### DATA
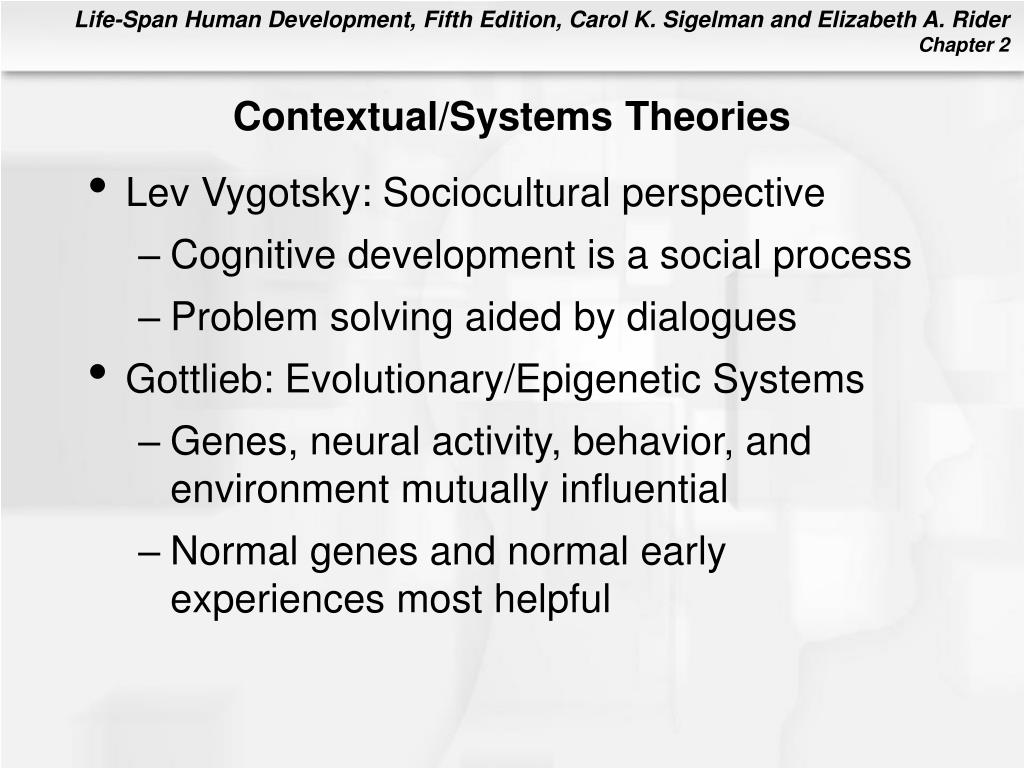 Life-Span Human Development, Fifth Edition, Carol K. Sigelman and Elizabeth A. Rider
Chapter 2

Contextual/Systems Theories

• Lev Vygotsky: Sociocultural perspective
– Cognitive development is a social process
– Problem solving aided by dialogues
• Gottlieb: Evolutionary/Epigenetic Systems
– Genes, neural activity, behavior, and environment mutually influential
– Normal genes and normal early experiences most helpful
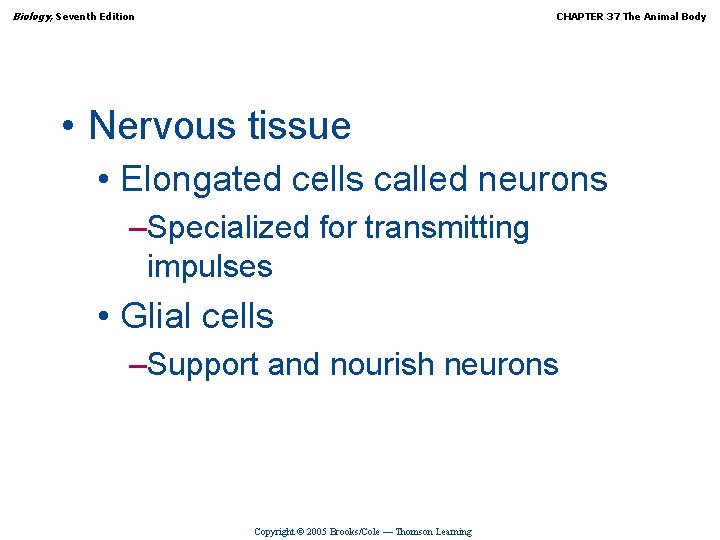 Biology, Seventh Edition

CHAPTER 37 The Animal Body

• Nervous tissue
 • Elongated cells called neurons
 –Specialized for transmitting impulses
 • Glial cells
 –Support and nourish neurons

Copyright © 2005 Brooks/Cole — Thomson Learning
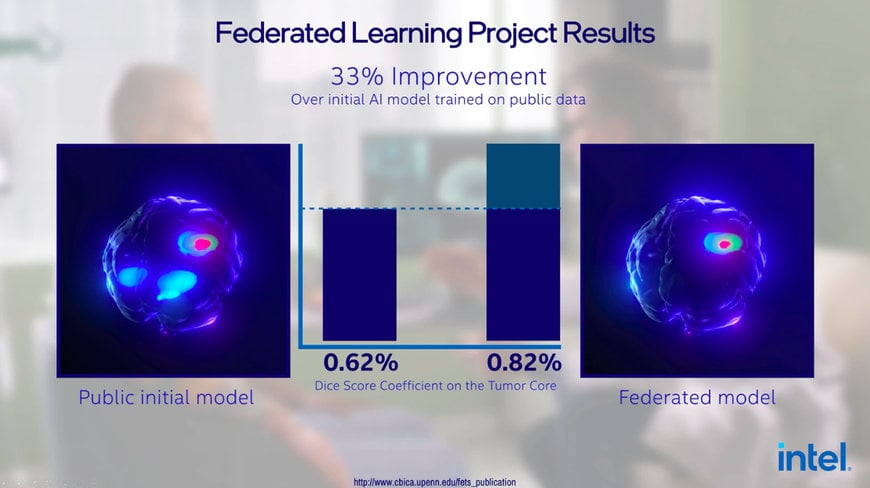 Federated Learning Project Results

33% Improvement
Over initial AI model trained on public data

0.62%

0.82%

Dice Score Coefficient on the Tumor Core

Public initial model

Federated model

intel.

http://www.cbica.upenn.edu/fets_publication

==

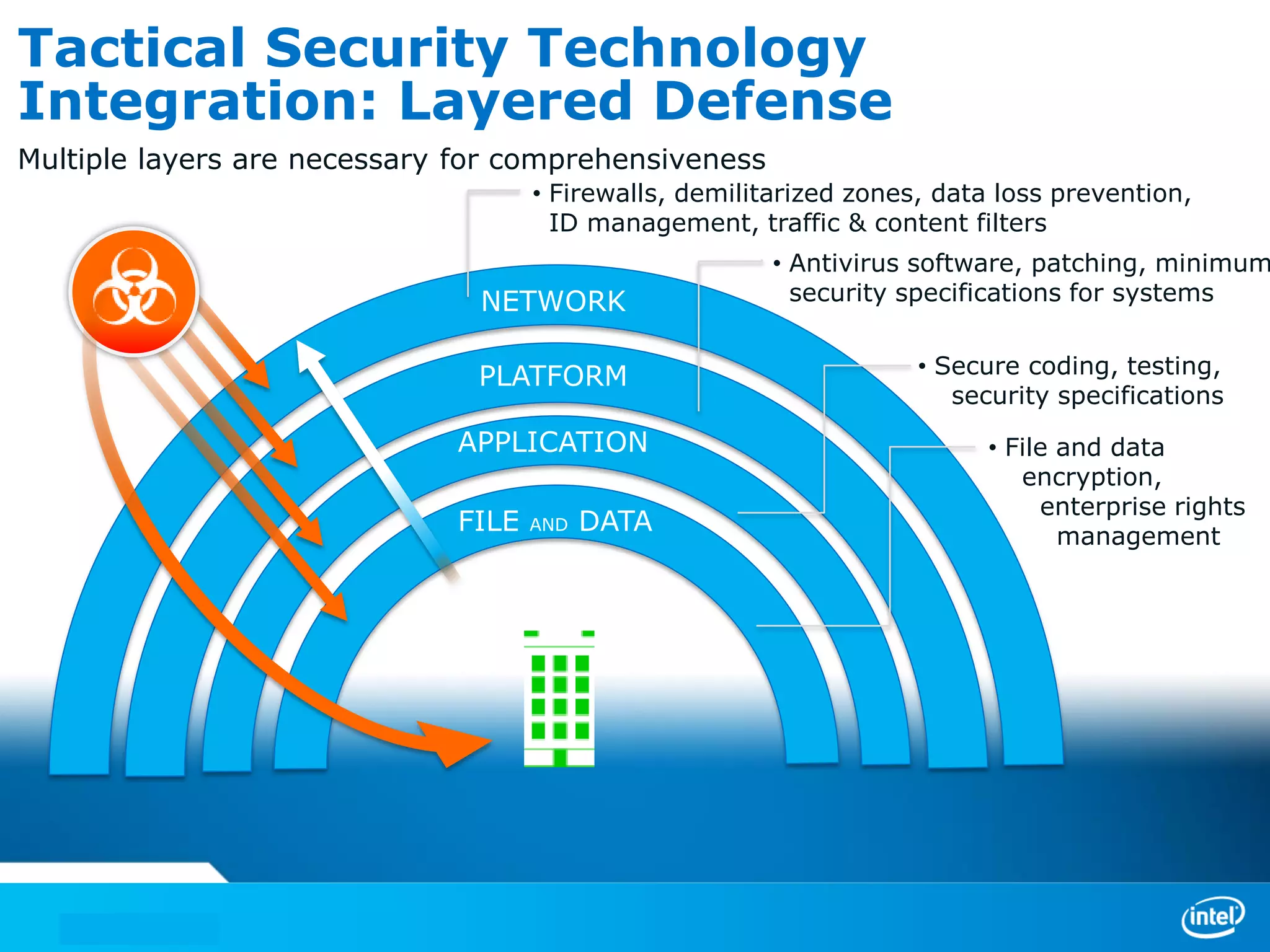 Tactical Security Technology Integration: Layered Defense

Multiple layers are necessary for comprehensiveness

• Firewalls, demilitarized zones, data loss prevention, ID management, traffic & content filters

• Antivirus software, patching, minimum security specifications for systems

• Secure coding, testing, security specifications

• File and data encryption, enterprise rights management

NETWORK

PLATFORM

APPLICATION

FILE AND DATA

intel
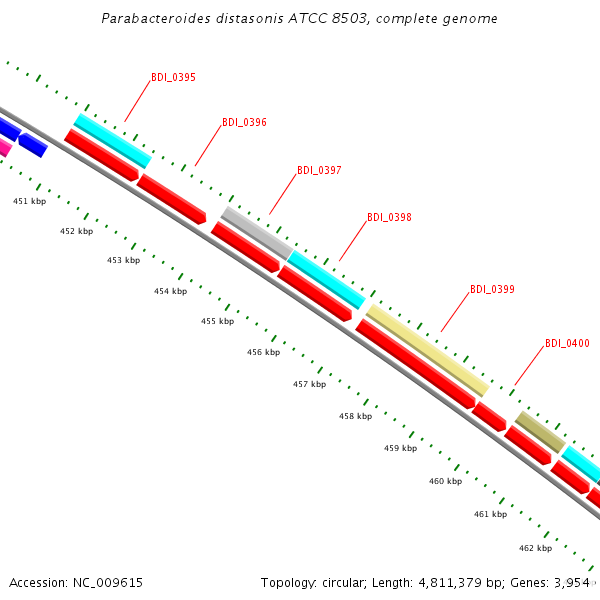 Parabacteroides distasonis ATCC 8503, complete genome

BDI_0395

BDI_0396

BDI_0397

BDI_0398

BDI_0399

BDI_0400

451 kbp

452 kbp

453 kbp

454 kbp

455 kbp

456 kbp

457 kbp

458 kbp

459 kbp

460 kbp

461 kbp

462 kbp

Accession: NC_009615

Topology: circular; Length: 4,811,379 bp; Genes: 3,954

### HOW TO COMPLETE THIS TASK
Please go through the data and copy each line containing the word "specifications".

### SOLUTION FOR THIS PROBLEM
• Antivirus software, patching, minimum security specifications for systems
• Secure coding, testing, security specifications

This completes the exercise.